_Written exercise 1_:
Answer these from the online dating post:
(a) What two things make it hard for the writer to meet people?
(b) Where does the single dad who stood out live?
(c) What does the writer compare each of his emails to?
_Written exercise 2_:
Carry on the online dating post from where it stops.

_Source passage_:
I’d like to do something a little different today…
So, as you know, I’m on a dating website, just like millions of others. I see no reason to be embarrassed about it. Truth is, with my nocturnal work schedule and unique personality, it’s very hard to meet people. I’m not necessarily looking for someone to jump the broom with, but the idea of having a nice, warm masculine body to share my coffee, my conversation, and my bed would be wonderful.
And I don’t think that’s really asking for much, is it?
So, a few weeks ago, after weeding through various, “Hey cutie, wanna chat’s” and “Me Tarzan, you Jane’s” there were a few interesting prospects, but one really stood out. A cute, single-dad Geek on the other side of town who stated he was “looking for someone to share his life with.” We chose each other and I wrote to him. He wrote back and we hit it off.
Our interactions were everything I could’ve hoped for. We had tons in common, the same twisted sense of humor; we were equally intelligent, expressive, even the same religion with the same principles. Every email he wrote was a little Christmas present and every little present I opened made me feel…”right.”

_Data extract_:
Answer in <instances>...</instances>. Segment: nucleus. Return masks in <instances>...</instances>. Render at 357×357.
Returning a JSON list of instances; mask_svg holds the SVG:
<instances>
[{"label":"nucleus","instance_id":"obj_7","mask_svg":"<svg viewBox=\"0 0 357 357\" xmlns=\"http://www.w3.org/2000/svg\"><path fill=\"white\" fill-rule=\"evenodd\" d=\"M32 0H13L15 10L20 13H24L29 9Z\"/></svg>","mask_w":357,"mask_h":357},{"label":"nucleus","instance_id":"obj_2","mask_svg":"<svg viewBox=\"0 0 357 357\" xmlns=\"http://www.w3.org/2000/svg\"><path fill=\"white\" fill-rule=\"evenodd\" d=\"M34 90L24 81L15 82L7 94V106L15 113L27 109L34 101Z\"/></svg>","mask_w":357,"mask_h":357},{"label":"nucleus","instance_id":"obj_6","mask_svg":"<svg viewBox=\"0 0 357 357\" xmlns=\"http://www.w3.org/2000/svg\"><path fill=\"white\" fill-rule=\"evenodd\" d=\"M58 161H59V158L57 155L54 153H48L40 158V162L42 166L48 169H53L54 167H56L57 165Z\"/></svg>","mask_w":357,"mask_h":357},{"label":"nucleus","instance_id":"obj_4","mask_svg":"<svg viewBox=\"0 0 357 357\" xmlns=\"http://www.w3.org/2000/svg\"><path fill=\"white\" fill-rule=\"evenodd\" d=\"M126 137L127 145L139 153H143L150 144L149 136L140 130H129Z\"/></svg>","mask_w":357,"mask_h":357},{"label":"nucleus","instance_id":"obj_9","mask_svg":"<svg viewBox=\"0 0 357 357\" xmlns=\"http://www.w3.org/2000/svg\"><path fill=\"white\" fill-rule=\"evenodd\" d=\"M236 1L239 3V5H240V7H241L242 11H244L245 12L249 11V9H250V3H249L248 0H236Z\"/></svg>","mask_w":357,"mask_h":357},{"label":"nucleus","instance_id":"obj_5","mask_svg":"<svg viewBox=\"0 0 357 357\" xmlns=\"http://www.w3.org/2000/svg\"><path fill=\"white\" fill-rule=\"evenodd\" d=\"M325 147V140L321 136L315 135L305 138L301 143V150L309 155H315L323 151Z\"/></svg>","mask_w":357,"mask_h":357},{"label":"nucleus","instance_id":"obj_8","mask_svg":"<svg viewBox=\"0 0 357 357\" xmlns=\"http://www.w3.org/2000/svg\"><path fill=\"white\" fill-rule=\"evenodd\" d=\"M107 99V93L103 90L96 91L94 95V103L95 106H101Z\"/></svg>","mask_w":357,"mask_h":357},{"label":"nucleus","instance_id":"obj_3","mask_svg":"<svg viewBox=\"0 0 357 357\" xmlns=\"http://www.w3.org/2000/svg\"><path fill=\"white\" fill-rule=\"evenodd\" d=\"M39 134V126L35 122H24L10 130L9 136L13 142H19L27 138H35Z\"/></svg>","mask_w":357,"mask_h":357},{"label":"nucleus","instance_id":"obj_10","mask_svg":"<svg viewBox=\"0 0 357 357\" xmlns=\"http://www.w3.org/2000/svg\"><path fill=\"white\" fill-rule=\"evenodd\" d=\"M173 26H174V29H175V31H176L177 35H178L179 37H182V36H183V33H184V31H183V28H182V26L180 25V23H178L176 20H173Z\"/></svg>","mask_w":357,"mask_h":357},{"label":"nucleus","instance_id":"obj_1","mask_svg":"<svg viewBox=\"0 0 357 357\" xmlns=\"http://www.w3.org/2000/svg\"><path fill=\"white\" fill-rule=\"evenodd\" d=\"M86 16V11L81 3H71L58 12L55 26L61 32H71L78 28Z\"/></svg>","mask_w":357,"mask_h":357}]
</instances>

_Exercise output 1_:
(a) A nocturnal work schedule and a unique personality.
(b) On the other side of town.
(c) A little Christmas present.

_Exercise output 2_:
Everything was “right.”
And when he asked me out, for the first time, I didn’t feel nervous. Excited, maybe, but I didn’t have any “what if’s” about meeting him. I knew we were going to be attracted to each other. I knew he was going to like me. I knew I was going to like him. I knew we were going to have fun. And I knew this was different.
And I was right!
I looked fabulous and he was “all that!” He was just as cute as in his pics, he was sweet, easy to talk to, easy to be with. We had cappuccinos in a cool little dive downtown, played a card game (we’re into board games) and talked for over four hours. Long after the sun set, he took me home where we made out like teenagers for Goddess knows how long…
He asked if he could keep my number
He asked if he could deactivate his dating site account.
He told me I was “Amazing” — a few times, in fact.
He asked me to write to him again.
He said he wanted to see me again.
I told him I wanted to make him dinner sometime.
He said he’d like that a lot.
He said he wanted me.
I said I wanted him, too — and damn, I meant it!
In fact, everything he wanted, I wanted, too.
He put my hand on his racing heart…all this while he was kissing me, touching my hair, touching my face.
And I didn’t feel “swept off my feet,” I didn’t feel like there were violins playing in the wind, I didn’t feel like a Disney princess. I felt like I just sighed a great sigh of relief: “Finally.”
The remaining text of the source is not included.